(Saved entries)
.....

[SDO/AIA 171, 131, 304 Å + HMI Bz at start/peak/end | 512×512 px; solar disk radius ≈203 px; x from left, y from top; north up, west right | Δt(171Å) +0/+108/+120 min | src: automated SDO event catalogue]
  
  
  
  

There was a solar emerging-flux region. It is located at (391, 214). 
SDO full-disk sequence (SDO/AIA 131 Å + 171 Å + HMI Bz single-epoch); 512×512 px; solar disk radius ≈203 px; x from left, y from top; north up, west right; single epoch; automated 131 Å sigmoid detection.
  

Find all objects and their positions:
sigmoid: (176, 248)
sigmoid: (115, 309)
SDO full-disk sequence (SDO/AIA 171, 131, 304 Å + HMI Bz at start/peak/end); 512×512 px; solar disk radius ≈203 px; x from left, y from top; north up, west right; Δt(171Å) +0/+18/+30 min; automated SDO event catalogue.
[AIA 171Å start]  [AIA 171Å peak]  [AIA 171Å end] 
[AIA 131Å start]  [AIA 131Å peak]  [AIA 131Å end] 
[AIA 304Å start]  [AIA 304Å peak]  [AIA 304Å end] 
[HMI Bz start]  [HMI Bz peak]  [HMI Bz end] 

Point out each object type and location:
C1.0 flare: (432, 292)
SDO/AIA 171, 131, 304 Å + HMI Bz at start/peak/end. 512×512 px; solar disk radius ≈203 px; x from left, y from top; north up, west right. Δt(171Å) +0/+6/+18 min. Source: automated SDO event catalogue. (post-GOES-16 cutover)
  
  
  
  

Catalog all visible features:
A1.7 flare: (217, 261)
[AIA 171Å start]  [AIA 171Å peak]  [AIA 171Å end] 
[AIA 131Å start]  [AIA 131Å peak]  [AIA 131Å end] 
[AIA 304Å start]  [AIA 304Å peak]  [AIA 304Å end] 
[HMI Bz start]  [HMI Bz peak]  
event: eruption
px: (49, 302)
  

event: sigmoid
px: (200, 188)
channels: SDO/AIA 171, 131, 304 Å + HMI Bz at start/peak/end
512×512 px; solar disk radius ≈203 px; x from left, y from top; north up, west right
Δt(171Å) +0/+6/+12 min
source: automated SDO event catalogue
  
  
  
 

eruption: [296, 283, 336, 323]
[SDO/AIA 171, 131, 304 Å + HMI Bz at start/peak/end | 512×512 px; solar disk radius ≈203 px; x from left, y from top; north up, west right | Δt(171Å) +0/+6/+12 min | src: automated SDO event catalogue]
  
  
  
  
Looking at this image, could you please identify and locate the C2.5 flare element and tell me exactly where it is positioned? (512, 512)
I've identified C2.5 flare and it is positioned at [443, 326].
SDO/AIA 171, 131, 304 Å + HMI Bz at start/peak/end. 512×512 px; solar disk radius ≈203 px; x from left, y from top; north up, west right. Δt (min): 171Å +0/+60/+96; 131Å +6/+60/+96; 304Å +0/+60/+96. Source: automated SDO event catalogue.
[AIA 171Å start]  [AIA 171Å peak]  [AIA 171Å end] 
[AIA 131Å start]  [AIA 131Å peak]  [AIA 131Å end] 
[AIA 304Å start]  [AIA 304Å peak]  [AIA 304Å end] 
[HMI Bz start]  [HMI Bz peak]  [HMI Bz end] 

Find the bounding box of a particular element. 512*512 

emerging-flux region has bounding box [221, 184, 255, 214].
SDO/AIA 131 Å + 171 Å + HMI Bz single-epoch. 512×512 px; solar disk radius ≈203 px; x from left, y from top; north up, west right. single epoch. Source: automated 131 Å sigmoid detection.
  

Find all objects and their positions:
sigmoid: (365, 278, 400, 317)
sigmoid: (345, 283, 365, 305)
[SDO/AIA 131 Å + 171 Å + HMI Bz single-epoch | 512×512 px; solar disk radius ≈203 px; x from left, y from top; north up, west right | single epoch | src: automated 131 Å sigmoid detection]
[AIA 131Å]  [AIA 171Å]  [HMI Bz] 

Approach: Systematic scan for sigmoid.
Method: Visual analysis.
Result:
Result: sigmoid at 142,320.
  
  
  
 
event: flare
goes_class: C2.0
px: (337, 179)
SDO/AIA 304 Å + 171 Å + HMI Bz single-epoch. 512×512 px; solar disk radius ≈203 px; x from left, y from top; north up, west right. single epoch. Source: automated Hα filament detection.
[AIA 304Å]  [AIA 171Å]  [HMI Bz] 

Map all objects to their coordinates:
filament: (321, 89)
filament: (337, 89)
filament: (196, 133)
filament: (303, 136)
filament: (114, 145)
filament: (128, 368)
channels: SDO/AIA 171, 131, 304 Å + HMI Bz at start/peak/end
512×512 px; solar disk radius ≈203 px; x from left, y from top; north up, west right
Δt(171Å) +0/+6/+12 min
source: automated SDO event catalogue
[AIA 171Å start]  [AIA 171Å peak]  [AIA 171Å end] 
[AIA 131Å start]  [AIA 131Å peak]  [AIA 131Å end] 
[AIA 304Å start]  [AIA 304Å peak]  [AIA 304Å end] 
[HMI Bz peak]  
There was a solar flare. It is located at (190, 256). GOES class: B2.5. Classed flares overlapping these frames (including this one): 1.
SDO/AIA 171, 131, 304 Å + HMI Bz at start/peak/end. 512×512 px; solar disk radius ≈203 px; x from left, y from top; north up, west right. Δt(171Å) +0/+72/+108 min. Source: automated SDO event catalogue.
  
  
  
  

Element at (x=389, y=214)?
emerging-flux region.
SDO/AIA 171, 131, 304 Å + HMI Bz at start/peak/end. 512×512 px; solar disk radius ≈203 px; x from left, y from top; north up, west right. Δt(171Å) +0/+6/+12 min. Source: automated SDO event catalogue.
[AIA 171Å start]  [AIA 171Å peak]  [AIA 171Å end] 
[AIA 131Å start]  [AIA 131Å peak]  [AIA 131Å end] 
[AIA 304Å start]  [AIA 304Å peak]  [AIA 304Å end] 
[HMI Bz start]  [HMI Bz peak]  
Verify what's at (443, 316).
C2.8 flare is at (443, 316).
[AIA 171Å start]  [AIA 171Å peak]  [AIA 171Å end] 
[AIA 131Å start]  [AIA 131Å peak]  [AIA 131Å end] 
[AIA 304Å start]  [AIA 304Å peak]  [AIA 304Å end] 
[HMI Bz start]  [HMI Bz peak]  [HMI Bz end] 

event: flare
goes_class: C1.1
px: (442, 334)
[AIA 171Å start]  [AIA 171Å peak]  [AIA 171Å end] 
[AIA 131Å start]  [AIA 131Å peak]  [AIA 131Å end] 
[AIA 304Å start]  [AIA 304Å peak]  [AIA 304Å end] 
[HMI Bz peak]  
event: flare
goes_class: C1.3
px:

.....

* WORK TO COMPLETE:
The expected response is the full data, reproduced exactly.

* EXERCISE RESULT:
[SDO/AIA 171, 131, 304 Å + HMI Bz at start/peak/end | 512×512 px; solar disk radius ≈203 px; x from left, y from top; north up, west right | Δt(171Å) +0/+108/+120 min | src: automated SDO event catalogue]
  
  
  
  

There was a solar emerging-flux region. It is located at (391, 214). 
SDO full-disk sequence (SDO/AIA 131 Å + 171 Å + HMI Bz single-epoch); 512×512 px; solar disk radius ≈203 px; x from left, y from top; north up, west right; single epoch; automated 131 Å sigmoid detection.
  

Find all objects and their positions:
sigmoid: (176, 248)
sigmoid: (115, 309)
SDO full-disk sequence (SDO/AIA 171, 131, 304 Å + HMI Bz at start/peak/end); 512×512 px; solar disk radius ≈203 px; x from left, y from top; north up, west right; Δt(171Å) +0/+18/+30 min; automated SDO event catalogue.
[AIA 171Å start]  [AIA 171Å peak]  [AIA 171Å end] 
[AIA 131Å start]  [AIA 131Å peak]  [AIA 131Å end] 
[AIA 304Å start]  [AIA 304Å peak]  [AIA 304Å end] 
[HMI Bz start]  [HMI Bz peak]  [HMI Bz end] 

Point out each object type and location:
C1.0 flare: (432, 292)
SDO/AIA 171, 131, 304 Å + HMI Bz at start/peak/end. 512×512 px; solar disk radius ≈203 px; x from left, y from top; north up, west right. Δt(171Å) +0/+6/+18 min. Source: automated SDO event catalogue. (post-GOES-16 cutover)
  
  
  
  

Catalog all visible features:
A1.7 flare: (217, 261)
[AIA 171Å start]  [AIA 171Å peak]  [AIA 171Å end] 
[AIA 131Å start]  [AIA 131Å peak]  [AIA 131Å end] 
[AIA 304Å start]  [AIA 304Å peak]  [AIA 304Å end] 
[HMI Bz start]  [HMI Bz peak]  
event: eruption
px: (49, 302)
  

event: sigmoid
px: (200, 188)
channels: SDO/AIA 171, 131, 304 Å + HMI Bz at start/peak/end
512×512 px; solar disk radius ≈203 px; x from left, y from top; north up, west right
Δt(171Å) +0/+6/+12 min
source: automated SDO event catalogue
  
  
  
 

eruption: [296, 283, 336, 323]
[SDO/AIA 171, 131, 304 Å + HMI Bz at start/peak/end | 512×512 px; solar disk radius ≈203 px; x from left, y from top; north up, west right | Δt(171Å) +0/+6/+12 min | src: automated SDO event catalogue]
  
  
  
  
Looking at this image, could you please identify and locate the C2.5 flare element and tell me exactly where it is positioned? (512, 512)
I've identified C2.5 flare and it is positioned at [443, 326].
SDO/AIA 171, 131, 304 Å + HMI Bz at start/peak/end. 512×512 px; solar disk radius ≈203 px; x from left, y from top; north up, west right. Δt (min): 171Å +0/+60/+96; 131Å +6/+60/+96; 304Å +0/+60/+96. Source: automated SDO event catalogue.
[AIA 171Å start]  [AIA 171Å peak]  [AIA 171Å end] 
[AIA 131Å start]  [AIA 131Å peak]  [AIA 131Å end] 
[AIA 304Å start]  [AIA 304Å peak]  [AIA 304Å end] 
[HMI Bz start]  [HMI Bz peak]  [HMI Bz end] 

Find the bounding box of a particular element. 512*512 

emerging-flux region has bounding box [221, 184, 255, 214].
SDO/AIA 131 Å + 171 Å + HMI Bz single-epoch. 512×512 px; solar disk radius ≈203 px; x from left, y from top; north up, west right. single epoch. Source: automated 131 Å sigmoid detection.
  

Find all objects and their positions:
sigmoid: (365, 278, 400, 317)
sigmoid: (345, 283, 365, 305)
[SDO/AIA 131 Å + 171 Å + HMI Bz single-epoch | 512×512 px; solar disk radius ≈203 px; x from left, y from top; north up, west right | single epoch | src: automated 131 Å sigmoid detection]
[AIA 131Å]  [AIA 171Å]  [HMI Bz] 

Approach: Systematic scan for sigmoid.
Method: Visual analysis.
Result:
Result: sigmoid at 142,320.
  
  
  
 
event: flare
goes_class: C2.0
px: (337, 179)
SDO/AIA 304 Å + 171 Å + HMI Bz single-epoch. 512×512 px; solar disk radius ≈203 px; x from left, y from top; north up, west right. single epoch. Source: automated Hα filament detection.
[AIA 304Å]  [AIA 171Å]  [HMI Bz] 

Map all objects to their coordinates:
filament: (321, 89)
filament: (337, 89)
filament: (196, 133)
filament: (303, 136)
filament: (114, 145)
filament: (128, 368)
channels: SDO/AIA 171, 131, 304 Å + HMI Bz at start/peak/end
512×512 px; solar disk radius ≈203 px; x from left, y from top; north up, west right
Δt(171Å) +0/+6/+12 min
source: automated SDO event catalogue
[AIA 171Å start]  [AIA 171Å peak]  [AIA 171Å end] 
[AIA 131Å start]  [AIA 131Å peak]  [AIA 131Å end] 
[AIA 304Å start]  [AIA 304Å peak]  [AIA 304Å end] 
[HMI Bz peak]  
There was a solar flare. It is located at (190, 256). GOES class: B2.5. Classed flares overlapping these frames (including this one): 1.
SDO/AIA 171, 131, 304 Å + HMI Bz at start/peak/end. 512×512 px; solar disk radius ≈203 px; x from left, y from top; north up, west right. Δt(171Å) +0/+72/+108 min. Source: automated SDO event catalogue.
  
  
  
  

Element at (x=389, y=214)?
emerging-flux region.
SDO/AIA 171, 131, 304 Å + HMI Bz at start/peak/end. 512×512 px; solar disk radius ≈203 px; x from left, y from top; north up, west right. Δt(171Å) +0/+6/+12 min. Source: automated SDO event catalogue.
[AIA 171Å start]  [AIA 171Å peak]  [AIA 171Å end] 
[AIA 131Å start]  [AIA 131Å peak]  [AIA 131Å end] 
[AIA 304Å start]  [AIA 304Å peak]  [AIA 304Å end] 
[HMI Bz start]  [HMI Bz peak]  
Verify what's at (443, 316).
C2.8 flare is at (443, 316).
[AIA 171Å start]  [AIA 171Å peak]  [AIA 171Å end] 
[AIA 131Å start]  [AIA 131Å peak]  [AIA 131Å end] 
[AIA 304Å start]  [AIA 304Å peak]  [AIA 304Å end] 
[HMI Bz start]  [HMI Bz peak]  [HMI Bz end] 

event: flare
goes_class: C1.1
px: (442, 334)
[AIA 171Å start]  [AIA 171Å peak]  [AIA 171Å end] 
[AIA 131Å start]  [AIA 131Å peak]  [AIA 131Å end] 
[AIA 304Å start]  [AIA 304Å peak]  [AIA 304Å end] 
[HMI Bz peak]  
event: flare
goes_class: C1.3
px:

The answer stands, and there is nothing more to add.